Muscle Volume and Intramuscular Fat of the Tongue Evaluated With MRI Predict Malnutrition in People Living With Dementia: A 5-Year Follow-up Study

Abstract

Malnutrition is highly prevalent in older persons with dementia. Therefore, strong predictors of malnutrition in this population are crucial to initiating early interventions. This study evaluates the association between the probability of having malnutrition with the muscle volume and intramuscular fat (iMAT) of the masseter and the tongue in magnetic resonance imaging (MRI) of community-dwelling older persons diagnosed with mild dementia followed up for 5 years. This is a longitudinal study conducted in the western part of Norway. Muscle volume and iMAT of the tongue and masseter were computed from structural head MRI obtained from 65 participants of the Dementia Study of Western Norway using Slice-O-Matic software for segmentation. Malnutrition was assessed using the Global Leadership Initiative on Malnutrition Index. Linear mixed models were conducted. Having malnutrition at baseline was associated with lower muscle volume (odds ratio [OR] 0.60, standard error [SE] 0.20; p = .010) and higher iMAT (OR 3.31, SE 0.46; p = .010) in the tongue. At 5 years follow-up, those with lower muscle volume (OR 0.55, SE 0.20; p = .002) and higher iMAT (OR 2.52, SE 0.40; p = .022) in the tongue had a higher probability of presenting malnutrition. The masseter iMAT and volume were not associated with malnutrition in any of the adjusted models. In people diagnosed with mild dementia, tongue muscle volume and iMAT were associated with baseline malnutrition and the probability of developing malnutrition in a 5-year trajectory. In the masseter, there were no significant associations after adjustments.

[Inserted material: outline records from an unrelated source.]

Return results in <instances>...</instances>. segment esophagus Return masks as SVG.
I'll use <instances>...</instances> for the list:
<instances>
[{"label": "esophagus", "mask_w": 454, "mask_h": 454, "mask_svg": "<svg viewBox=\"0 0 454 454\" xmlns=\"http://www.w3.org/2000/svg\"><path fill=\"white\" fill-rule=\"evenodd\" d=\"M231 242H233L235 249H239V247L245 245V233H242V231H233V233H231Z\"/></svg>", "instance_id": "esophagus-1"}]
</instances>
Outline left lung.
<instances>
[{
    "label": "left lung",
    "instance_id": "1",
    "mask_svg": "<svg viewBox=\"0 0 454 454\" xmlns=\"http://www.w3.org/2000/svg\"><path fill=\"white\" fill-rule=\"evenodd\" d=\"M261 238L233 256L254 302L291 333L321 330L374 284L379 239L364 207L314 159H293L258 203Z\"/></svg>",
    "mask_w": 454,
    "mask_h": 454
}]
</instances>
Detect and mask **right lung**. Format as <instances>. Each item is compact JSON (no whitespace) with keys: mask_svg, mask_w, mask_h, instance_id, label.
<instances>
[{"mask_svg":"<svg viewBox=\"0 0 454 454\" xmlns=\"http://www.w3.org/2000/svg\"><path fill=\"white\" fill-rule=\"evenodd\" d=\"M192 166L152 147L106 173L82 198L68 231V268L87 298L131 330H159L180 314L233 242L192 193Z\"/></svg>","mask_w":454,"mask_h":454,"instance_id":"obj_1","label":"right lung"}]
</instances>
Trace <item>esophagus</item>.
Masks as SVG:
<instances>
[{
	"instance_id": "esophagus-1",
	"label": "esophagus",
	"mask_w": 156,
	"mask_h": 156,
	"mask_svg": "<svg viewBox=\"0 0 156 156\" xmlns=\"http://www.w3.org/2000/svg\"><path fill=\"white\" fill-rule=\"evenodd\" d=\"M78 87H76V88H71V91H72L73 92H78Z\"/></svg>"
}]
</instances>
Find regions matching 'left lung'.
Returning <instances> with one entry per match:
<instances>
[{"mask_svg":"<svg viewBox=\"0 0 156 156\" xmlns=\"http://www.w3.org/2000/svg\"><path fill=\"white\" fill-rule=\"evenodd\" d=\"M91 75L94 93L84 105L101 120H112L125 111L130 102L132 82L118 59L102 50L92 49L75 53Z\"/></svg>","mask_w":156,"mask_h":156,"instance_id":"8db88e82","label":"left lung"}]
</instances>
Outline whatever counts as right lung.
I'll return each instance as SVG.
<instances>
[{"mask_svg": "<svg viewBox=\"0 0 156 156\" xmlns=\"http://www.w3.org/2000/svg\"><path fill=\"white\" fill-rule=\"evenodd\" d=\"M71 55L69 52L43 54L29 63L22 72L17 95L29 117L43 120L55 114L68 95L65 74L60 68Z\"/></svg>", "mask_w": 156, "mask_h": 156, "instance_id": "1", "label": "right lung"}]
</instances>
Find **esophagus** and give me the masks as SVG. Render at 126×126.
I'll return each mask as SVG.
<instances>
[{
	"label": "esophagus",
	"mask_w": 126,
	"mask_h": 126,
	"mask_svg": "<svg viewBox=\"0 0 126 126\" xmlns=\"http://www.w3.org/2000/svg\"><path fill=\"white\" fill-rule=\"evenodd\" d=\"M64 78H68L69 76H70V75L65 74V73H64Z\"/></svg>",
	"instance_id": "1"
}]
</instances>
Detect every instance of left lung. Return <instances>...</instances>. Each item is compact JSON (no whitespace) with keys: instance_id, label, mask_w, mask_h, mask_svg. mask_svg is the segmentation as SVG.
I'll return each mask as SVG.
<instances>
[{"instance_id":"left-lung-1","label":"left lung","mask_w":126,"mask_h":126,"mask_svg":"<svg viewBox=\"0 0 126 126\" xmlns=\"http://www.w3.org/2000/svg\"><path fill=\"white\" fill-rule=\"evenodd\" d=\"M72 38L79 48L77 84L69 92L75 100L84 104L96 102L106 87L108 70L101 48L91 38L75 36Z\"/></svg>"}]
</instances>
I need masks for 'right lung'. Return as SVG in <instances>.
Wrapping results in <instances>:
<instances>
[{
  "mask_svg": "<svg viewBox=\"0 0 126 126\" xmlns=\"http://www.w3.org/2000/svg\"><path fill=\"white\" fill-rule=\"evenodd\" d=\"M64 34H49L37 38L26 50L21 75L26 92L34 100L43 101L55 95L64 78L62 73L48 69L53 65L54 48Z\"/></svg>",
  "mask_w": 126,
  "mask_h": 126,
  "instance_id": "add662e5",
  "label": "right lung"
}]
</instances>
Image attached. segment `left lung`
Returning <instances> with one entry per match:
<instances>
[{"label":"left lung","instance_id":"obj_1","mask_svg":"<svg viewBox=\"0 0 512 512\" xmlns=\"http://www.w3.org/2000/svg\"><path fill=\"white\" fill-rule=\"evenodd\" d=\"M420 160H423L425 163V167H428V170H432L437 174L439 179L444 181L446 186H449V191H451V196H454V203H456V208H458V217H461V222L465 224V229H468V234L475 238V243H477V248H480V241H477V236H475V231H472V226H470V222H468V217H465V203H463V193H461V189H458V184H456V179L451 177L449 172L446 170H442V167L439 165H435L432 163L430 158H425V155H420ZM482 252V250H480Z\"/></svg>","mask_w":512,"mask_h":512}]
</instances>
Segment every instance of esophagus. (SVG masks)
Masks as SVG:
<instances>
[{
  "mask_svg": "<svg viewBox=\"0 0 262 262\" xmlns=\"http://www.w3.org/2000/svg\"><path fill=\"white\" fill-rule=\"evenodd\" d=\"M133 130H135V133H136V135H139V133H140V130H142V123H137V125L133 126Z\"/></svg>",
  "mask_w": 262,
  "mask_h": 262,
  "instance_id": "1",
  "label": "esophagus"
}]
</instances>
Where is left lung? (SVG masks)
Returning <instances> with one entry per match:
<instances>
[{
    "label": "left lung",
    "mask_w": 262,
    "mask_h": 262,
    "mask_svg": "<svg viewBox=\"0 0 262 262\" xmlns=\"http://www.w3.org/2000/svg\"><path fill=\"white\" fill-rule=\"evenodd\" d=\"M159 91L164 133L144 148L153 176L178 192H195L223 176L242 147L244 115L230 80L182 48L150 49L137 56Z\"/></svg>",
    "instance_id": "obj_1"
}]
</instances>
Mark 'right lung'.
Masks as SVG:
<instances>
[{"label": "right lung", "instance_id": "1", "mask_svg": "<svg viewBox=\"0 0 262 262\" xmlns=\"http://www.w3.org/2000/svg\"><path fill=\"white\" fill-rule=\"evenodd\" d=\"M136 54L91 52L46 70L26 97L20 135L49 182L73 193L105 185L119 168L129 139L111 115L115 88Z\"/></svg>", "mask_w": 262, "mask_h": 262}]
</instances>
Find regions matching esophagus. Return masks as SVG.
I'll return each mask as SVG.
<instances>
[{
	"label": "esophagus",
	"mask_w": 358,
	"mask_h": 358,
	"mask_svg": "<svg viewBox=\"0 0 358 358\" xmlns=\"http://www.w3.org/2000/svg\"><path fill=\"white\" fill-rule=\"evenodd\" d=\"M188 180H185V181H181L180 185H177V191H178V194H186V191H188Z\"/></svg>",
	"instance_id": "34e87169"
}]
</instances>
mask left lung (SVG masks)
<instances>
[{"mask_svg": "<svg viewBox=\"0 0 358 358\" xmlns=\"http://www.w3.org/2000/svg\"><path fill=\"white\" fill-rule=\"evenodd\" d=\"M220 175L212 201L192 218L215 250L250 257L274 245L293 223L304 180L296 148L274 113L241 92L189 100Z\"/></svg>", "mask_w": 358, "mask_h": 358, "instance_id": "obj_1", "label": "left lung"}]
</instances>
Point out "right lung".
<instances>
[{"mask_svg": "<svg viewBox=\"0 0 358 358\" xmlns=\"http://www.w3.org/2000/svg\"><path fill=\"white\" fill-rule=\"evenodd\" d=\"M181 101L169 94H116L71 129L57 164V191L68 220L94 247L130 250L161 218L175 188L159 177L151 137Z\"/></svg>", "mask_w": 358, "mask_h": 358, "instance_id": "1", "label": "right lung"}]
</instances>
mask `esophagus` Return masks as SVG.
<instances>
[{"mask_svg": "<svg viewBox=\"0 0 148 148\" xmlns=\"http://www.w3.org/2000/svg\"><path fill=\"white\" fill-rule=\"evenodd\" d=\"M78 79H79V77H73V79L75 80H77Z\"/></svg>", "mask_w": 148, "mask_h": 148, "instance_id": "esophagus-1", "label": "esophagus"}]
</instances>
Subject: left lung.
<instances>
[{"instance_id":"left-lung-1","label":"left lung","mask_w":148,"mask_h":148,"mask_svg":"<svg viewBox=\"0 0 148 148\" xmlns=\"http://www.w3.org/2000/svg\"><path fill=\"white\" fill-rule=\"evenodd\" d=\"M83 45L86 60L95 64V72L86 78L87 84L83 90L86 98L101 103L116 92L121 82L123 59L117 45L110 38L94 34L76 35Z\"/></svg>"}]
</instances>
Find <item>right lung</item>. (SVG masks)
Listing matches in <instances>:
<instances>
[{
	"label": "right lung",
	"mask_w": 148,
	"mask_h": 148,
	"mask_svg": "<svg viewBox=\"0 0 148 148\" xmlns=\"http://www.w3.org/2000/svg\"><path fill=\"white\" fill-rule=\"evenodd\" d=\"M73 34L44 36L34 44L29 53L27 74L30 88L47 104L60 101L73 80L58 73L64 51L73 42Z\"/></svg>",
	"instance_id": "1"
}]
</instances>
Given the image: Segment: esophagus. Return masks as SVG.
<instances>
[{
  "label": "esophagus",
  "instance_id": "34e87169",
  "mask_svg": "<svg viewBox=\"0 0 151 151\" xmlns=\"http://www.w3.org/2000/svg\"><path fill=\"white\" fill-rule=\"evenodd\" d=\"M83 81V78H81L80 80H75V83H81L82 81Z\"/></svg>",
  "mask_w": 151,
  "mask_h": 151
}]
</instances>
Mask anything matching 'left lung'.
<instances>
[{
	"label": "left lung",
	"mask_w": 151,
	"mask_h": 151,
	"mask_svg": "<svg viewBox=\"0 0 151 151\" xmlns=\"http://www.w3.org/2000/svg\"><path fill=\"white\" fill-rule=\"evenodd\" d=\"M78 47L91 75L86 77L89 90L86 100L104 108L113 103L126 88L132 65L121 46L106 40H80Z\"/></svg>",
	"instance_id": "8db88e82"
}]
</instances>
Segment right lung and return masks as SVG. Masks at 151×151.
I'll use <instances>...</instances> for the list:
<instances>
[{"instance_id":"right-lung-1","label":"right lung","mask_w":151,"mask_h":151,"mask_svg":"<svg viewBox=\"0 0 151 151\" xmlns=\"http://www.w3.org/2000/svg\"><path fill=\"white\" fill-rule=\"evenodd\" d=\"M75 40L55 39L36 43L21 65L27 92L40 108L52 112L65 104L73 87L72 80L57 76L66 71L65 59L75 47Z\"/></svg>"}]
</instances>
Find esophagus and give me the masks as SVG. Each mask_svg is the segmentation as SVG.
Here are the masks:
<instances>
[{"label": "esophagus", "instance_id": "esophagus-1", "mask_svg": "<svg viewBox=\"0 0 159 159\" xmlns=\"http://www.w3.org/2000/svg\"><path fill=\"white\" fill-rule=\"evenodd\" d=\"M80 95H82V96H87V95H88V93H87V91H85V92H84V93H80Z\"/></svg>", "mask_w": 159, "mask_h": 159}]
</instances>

The number of people with dementia is growing worldwide. Alzheimer’s disease (AD) and Dementia with Lewy Bodies (DLB) are the most common neurodegenerative dementias. These conditions are associated with dependency, poor quality of life, comorbidity, mortality, and high societal and family burden (1,2). Malnutrition is a prevalent condition in people living with dementia, which frequently associates with functional decline and mortality (3). There is a relevant link between nutritional status, loss of muscle mass, intramuscular fat (iMAT), inflammation, and dementia (4–6). Therefore, loss of muscle mass and higher iMAT could have an important role as early markers of malnutrition.

Much like visceral adipose tissue, iMAT secretes inflammatory cytokines leading to systemic inflammation (7). Proinflammatory status promotes muscular wasting and malnutrition (8). A recent study revealed that older adults with increased iMAT in the quadriceps had a higher risk of malnutrition (5). iMAT also constitutes a marker of muscle and mobility dysfunction in older adults (6,9,10). In addition, low muscle mass and sarcopenia have been identified as risk factors for falls, cardiovascular disease, loss of mobility and autonomy, frailty, and cognitive impairment (11,12). Therefore, muscle mass and iMAT are potential predictive markers of health outcomes in people living with dementia.

Muscle volume can be estimated using several techniques, such as total body or appendicular skeletal muscle mass, or by measuring specific previously validated anatomical sites. For muscle mass and structure, magnetic resonance imaging (MRI) and computerized tomography (CT) are considered the gold standard techniques. However, they involve high cost and lack portability limiting their use in clinical practice (13). Regarding specific anatomical sites, quantification of the lumbar muscle cross-sectional area by CT or MRI and the quadriceps assessment by ultrasound are good valid techniques for evaluating muscle loss and thus confirm the diagnosis of sarcopenia (14). However, in particular contexts, other anatomical areas such as cervical paravertebral and sternocleidomastoid muscle areas have demonstrated high reliability to identify sarcopenia in patients with neck cancer (15). In addition, in abdominal cancer, the abdominal skeletal muscle area has also been used to identify muscle wasting (16).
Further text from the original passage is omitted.